The chief foodstuff drops from the cystipig, a scientifically created farm animal which drops bacon-flavored tumors. One man, Clive, has a monopoly on this disgusting but nutritious beast. He can be killed or bargained with; there’s even the option to attempt to broker a deal between Clive and the woman who wanted him gone in the first place.
The game’s trailer suggests that there’s a heavy anti-corporate story thread running through the game, but no details were in evidence in the demo. One, there was one bit: When sneaking into Clive’s factory, there was an option to hack into controls for the mechanical guards wandering about.
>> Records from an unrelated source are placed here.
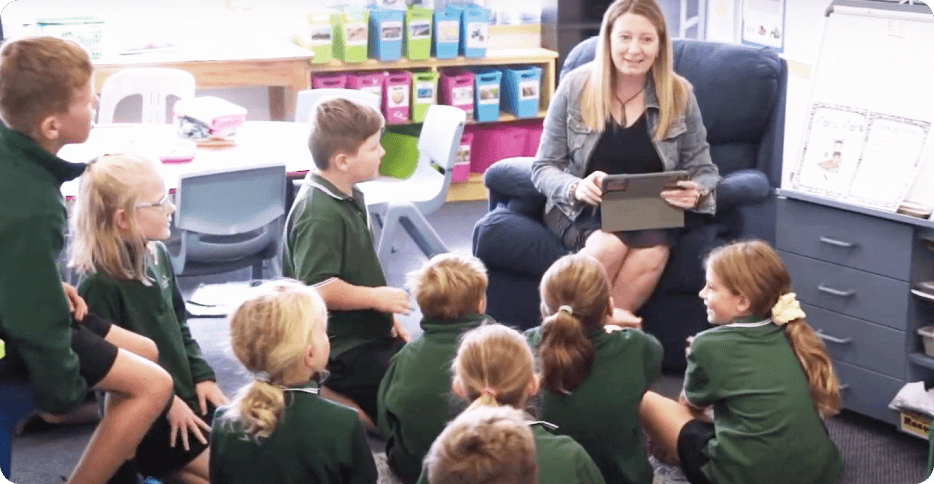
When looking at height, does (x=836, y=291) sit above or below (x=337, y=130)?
below

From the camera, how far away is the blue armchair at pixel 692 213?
360 centimetres

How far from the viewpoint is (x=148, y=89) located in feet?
15.4

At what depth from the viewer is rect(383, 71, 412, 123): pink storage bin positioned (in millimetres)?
5457

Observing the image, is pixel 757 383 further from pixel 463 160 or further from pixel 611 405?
pixel 463 160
One option was to activate Pink Slip Protocol, which turned out to be a routine where the robot guards “fired” all human workers by murdering them. It certainly cut down on the number of guards on the factory floor.
Dressed to Sneak
Speaking of sneaking, The Outer Worlds handles stealth in a unique way that features some great ideas. You don’t just crouch to become less visible. Instead, you put on a disguise, which must be assembled from collectible materials. Walk into a restricted area with the disguise and you won’t just get off easy. A meter drains, indicating how long you’ve got until being discovered — but even before that you might be challenged by curious guards. In that case it’s back to the skill-enabled dialogue options. Straight-up lying was one choice in an encounter we saw, where the player got around a curious robot guard by saying it was the first day on the job and their badge hadn’t been issued yet.
Our character was accompanied by two companions, who could influence the action in several ways. They chip in during combat, as one would expect, but they can also influence skill checks and even contribute some pretty significant bumps to some dialogue tree options, offering options you wouldn’t have on your own. And when you use a disguise, companions will automatically be disguised as well.
Accept Your Flaws
One interesting system gives players new flaws. That doesn’t sound great, but there’s a trade-off that might occasionally be worthwhile. The demo showed the player taking a lot of damage from mechanical sources, leading to a pop-up announcing a new flaw: Robophobia. If something is consistently incurring damage on you, that might trigger the flaw option. Accept the flaw and you’ll get a debuff or two (in the case I saw, it was something like -10% damage against mechanicals) but you’ll get a new perk as well. The flaw can also be declined, seemingly with no penalty. But if you’re looking for extra perks and think you can deal with a debuff or two, it might be a good trade.
The Outer Worlds probably won’t be as big as Fallout: New Vegas, but it certainly has the gameplay and sense of humor we’ve come to expect from Obsidian. New ideas like the flaw system are welcome additions to the company’s formula, and we’re looking forward to making some very questionable (in-game) choices when the title releases for Xbox One and Windows 10 PCs on October 25.